◆ **What the exercise asks**:
Please return the part of the Marriage Story review from "In full transparency, I’ve" to "above all else.", copied word for word.

◆ **Passage for review**:

******************************

In full transparency, I’ve often considered Noah Baumbach as heir apparent to Woody Allen and a lot of this attribution falls on their joint affinity for New York City. It is the hub of their life and therefore their creative work even as the broader art world often finds itself seduced by the decadent riches of Los Angeles.
Allen most famously set up the dichotomy between the two places in Anne Hall (1977), where Annie and Alvy ultimately part ways because the woman he liked decided she likes L.A.; he loathes it above all else.
It’s hard to get these elements out of my head even as this film features two former Allen collaborators in Scarlett Johansson and Alan Alda. And yet, to his credit, Baumbach has allowed for a more robust dialogue between two people. It’s not merely a humorous juxtaposition, it becomes indicative of so much more.
Audiences should be forewarned Marriage Story is about the messiness of divorce full of hurt, troubled communication, and explosive moments of lashing out. It also features some of the most substantive and sustained pieces of fearlessness you’re probably going to see this year in terms of acting.
Scene after scene is carried by one or two performers in tandem. In fact, with the extended takes, fluidity, and intimate interiors, the relationship between film and the stage is close, going so far as to break up sequences with curtain-like fade-outs.
Yes, this makes Marriage Story unwieldy as it ranges all over the place. It somehow strikes this agreeable adherence to Baumbach’s intuitions as both writer and director, while still relying wholeheartedly on what Adam Driver and Johannson bring to their respective roles.
Right at the center of it all are their soulful performances lithely running the gamut from devoted affection to bitter resentment. But it’s the notes in between which become so crucial. Because it goes beyond mere technical ardor; there’s another kind of palpable investment present.
Their story is set up exquisitely by the words they use to recount one another. Perfect trailer fodder in fact. What they provide are observational affirmations of each other’s characteristics. Nicole is an actress. She is a mother who plays. She’s brave, knows how to push her husband, and she’s competitive. Charlie is a theater director. He really likes being a dad. He’s driven, neat, and always energy conscious. He’s also very competitive.
However, they never get to share these words because now they currently sit in the therapist’s office drifting apart. It looks like they’re already too far gone to salvage the thing. What could have been the passionate musings of love letters exchanged in a bygone era, instead find them at the precipice of separation.
The point of no return is dropped in Charlie’s lap in an oddly hilarious scenario of dramatic irony — somehow worthy of a Hitchcockian time bomb — where Nicole enlists the help of her good-natured mother (Julie Haggerty) and sister (Merritt Weaver) to help her serve notice. As can be expected, it unfolds in the most cringe-worthy and somehow the most perfect manner to suit the story.

******************************

[Stored data]
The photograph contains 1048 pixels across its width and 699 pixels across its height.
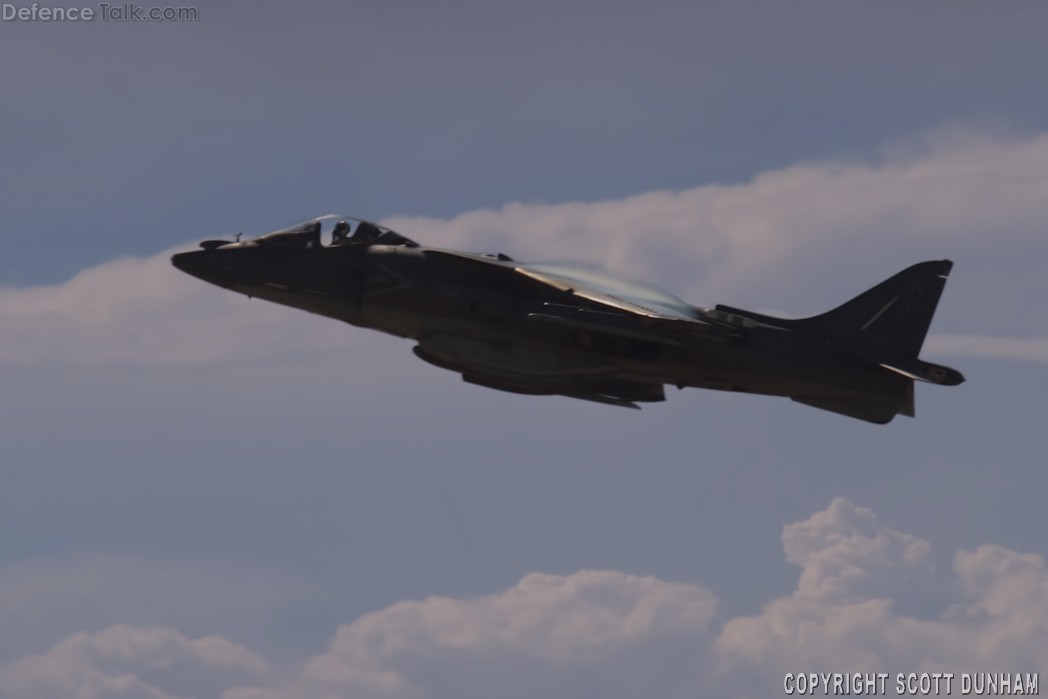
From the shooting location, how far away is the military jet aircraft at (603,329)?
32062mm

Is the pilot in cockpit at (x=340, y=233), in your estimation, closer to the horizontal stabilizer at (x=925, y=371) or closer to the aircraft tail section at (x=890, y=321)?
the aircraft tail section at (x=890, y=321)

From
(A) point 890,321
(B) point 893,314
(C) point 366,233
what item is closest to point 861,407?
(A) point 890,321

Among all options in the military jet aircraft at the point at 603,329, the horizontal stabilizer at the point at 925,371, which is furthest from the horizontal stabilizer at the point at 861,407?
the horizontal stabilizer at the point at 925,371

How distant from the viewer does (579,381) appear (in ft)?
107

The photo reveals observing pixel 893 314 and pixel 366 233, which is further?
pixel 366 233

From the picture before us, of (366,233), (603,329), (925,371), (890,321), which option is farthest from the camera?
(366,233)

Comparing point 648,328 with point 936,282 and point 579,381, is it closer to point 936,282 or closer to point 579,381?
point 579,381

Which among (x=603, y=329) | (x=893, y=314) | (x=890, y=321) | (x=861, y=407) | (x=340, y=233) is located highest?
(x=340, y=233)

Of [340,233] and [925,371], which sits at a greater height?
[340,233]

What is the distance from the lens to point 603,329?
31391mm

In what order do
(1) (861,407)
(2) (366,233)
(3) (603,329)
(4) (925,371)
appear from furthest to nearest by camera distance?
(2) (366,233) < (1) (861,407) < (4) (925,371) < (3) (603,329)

******************************

◆ **Written response**:
In full transparency, I’ve often considered Noah Baumbach as heir apparent to Woody Allen and a lot of this attribution falls on their joint affinity for New York City. It is the hub of their life and therefore their creative work even as the broader art world often finds itself seduced by the decadent riches of Los Angeles.
Allen most famously set up the dichotomy between the two places in Anne Hall (1977), where Annie and Alvy ultimately part ways because the woman he liked decided she likes L.A.; he loathes it above all else.